Die Jugendmannschaft bestand aus Tobias Riedl und Johannes Männlein, die sich beide im Laufe der Saison immer mehr steigerten und eine Vielzahl von Platzierungen erreichten, Tobias wurde u.a. auch Oberfränkischer Bergmeister.
Mit 2 Siegen in Staffelstein und Strullendorf und vielen vorderen Platzierungen bestritt Jan Konrad in der Juniorenklasse seine bisher erfolgreichste Saison und konnte sich auch für die Süddeutsche Meisterschaft qualifizieren. Als 2. Juniorenfahrer war Thorsten Gawantka aktiv, der u.a. beim Heimrennen in Strullendorf den 6. Platz erreichte.
Mit der Oberfränkischen Meisterschaft der Amateure in Buttenheim hatte Bernd Eberlein seinen größten Erfolg.
Ihr außerordentliches Leistungsvermögen und ihre Leistungsbereitschaft stellten einmal mehr die zwei Senioren-1-Fahrer (ab 30 Jahre) Thomas Krön und Andi Kröner unter Beweis. Thomas konnte auf seinem Konto weitere 6 Siege und die Gesamtwertung der Kulmbacher Dienstagabend-Rennserie verbuchen, beim Senioren-Weltcup in St. Johann belegte er den ausgezeichneten 7. Platz. Mit einer taktischen Meisterleistung siegte Andreas Kröner beim Strullendorfer Kriterium vor Thomas Krön. Sein Können zeigte sich auch dadurch, dass er seine meisten Platzierungen in der Eliteklasse A/B herausfuhr. Äußerst aktiv war nach wie vor Hans Krön in der Seniorenklasse 4, der 14 Platzierungen unter den ersten Zehn erreichen konnte.
Mountainbike
Eine weitere erfolgreiche Weltcup-Saison bestritt der frühere Downhill-Weltmeister Stefan Herrmann. Sein interessantester Wettkampf war der 24-Stunden-Downhill-Wettbewerb in Engelberg bei Zürich. Bei diesem Wettbewerb geht es mit der Seilbahn den Berg hoch und in rasender Abfahrt mit dem Mountainbike bergab. Mit seinem Vierer-Team belegte er den 2. Platz.

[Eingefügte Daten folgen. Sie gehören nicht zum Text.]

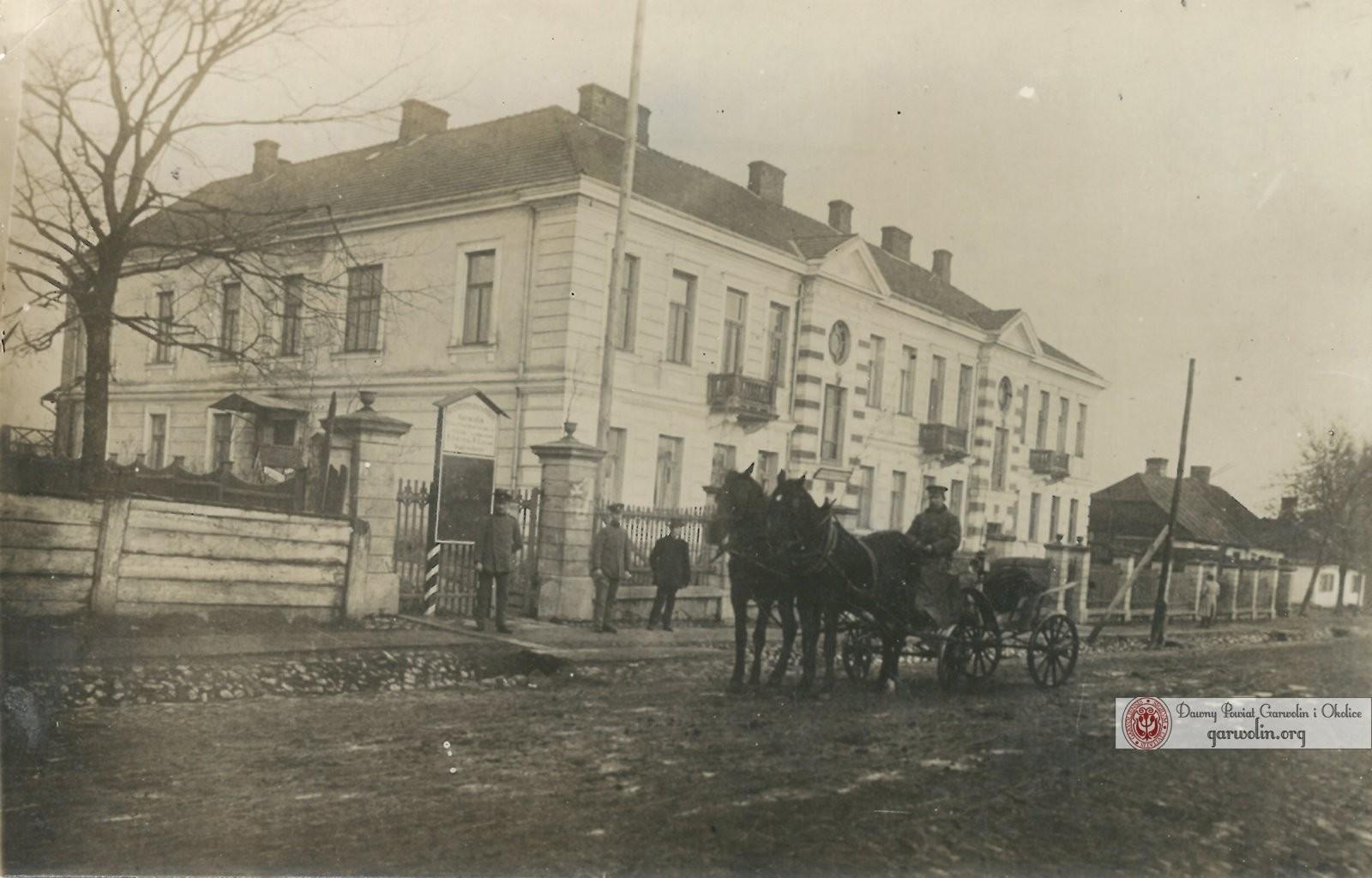 Budynek Urzędu Miasta Garwolina. Zdjęcie pochodzące z początku XX wieku ze zbiorów Łukasza Żaka, źródło Garwolin.org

Im Downhill wurde Christopher May Bayerischer Meister in der Juniorenklasse. Christopher war in seinem Leistungsvermögen schon so weit fortgeschritten, dass er auch an internationalen Wettkämpfe teilnahm.

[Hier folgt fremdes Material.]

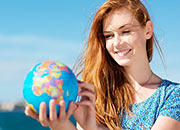 Globus in den Händen einer jungen Frau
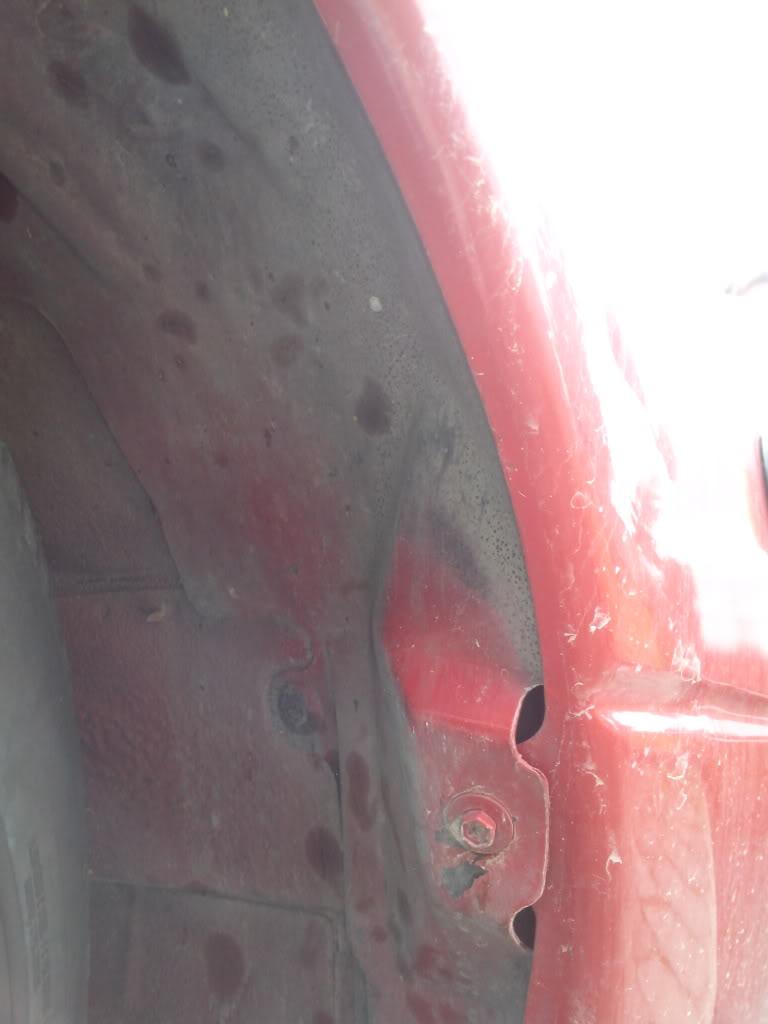 """""""Parafangos"""" interior del paso de rueda IMG_20130329_111709_zps3c10bf6e"""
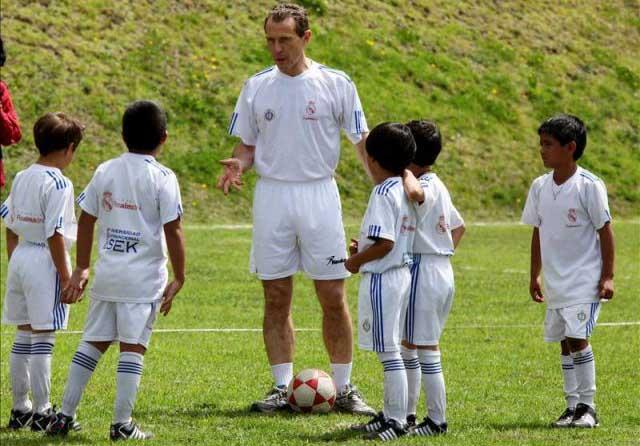 Emilio Butragueño trae a Cali programa 'Cazatalentos' del Real Madrid
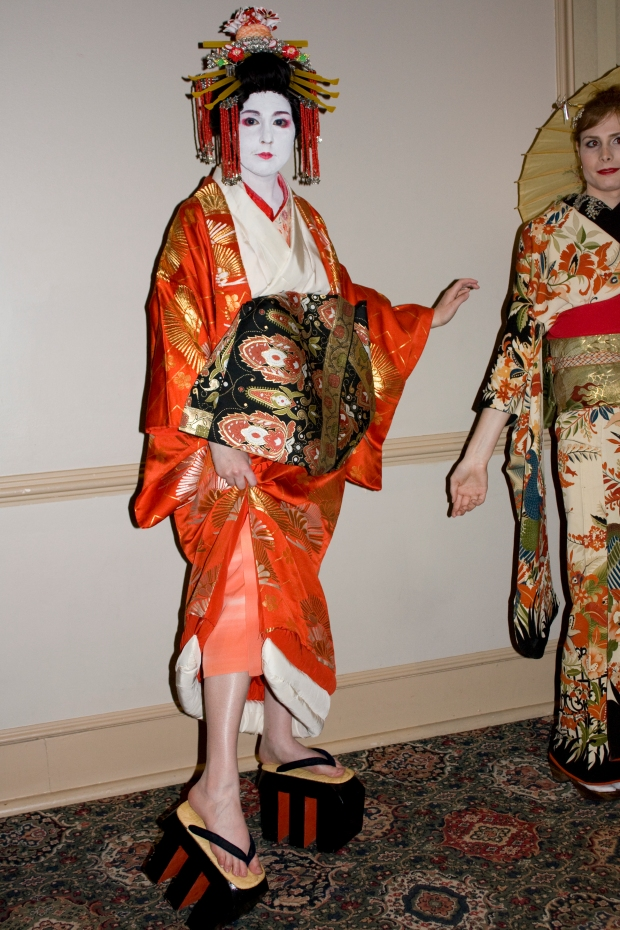 "Traditional Geisha, her obi is wrapped in front of her body in the shape of a heart to signify that she is a woman who can ""fulfill your heart's desire"""
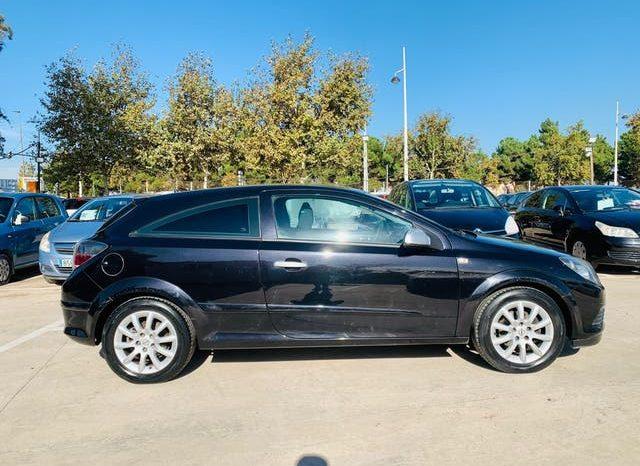 Opel Astra GTC lleno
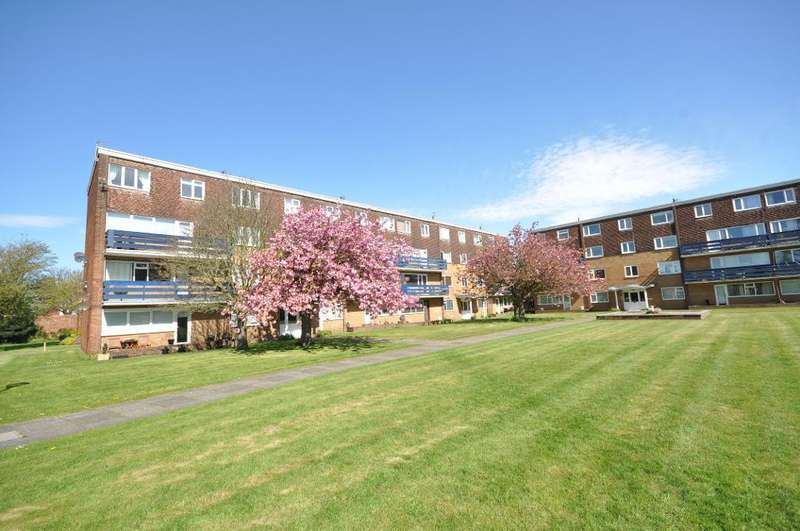 3 Bedrooms Flat for sale in Eldon Court, St Annes, Lytham St Annes, Lancashire, FY8 2BH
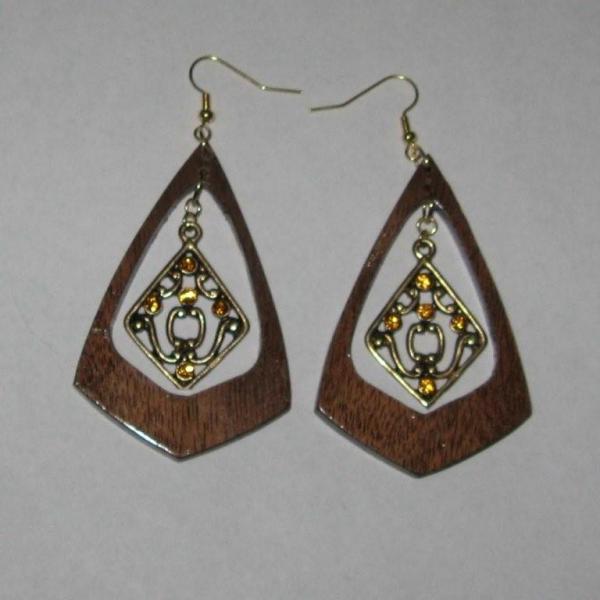 Triangel Shaped Black Walnut Earrings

Carmen Schlichting fühlte sich in der sehr schweren Disziplin Mountainbike-Marathon besonders wohl und konnte entsprechende Erfolge unter den Besten aufweisen.Als Ausgleich nahmen auch einzelne Straßenfahrer an den Mountainbike-Marathons teil, die zum Teil bis zu 100 km lang waren, so auch Bernd Eberlein, Andreas Kröner und Thomas Lauterbach
Zu erwähnen ist noch die souveräne Leistung des Mountainbikers der Hobbyklasse Armin Sponsel, der in der Seniorenklasse der Oberpfalz-Mountaincup-Serie bei 11 von 13 Rennen als Sieger hervorging und somit überlegener Gesamtsieger wurde.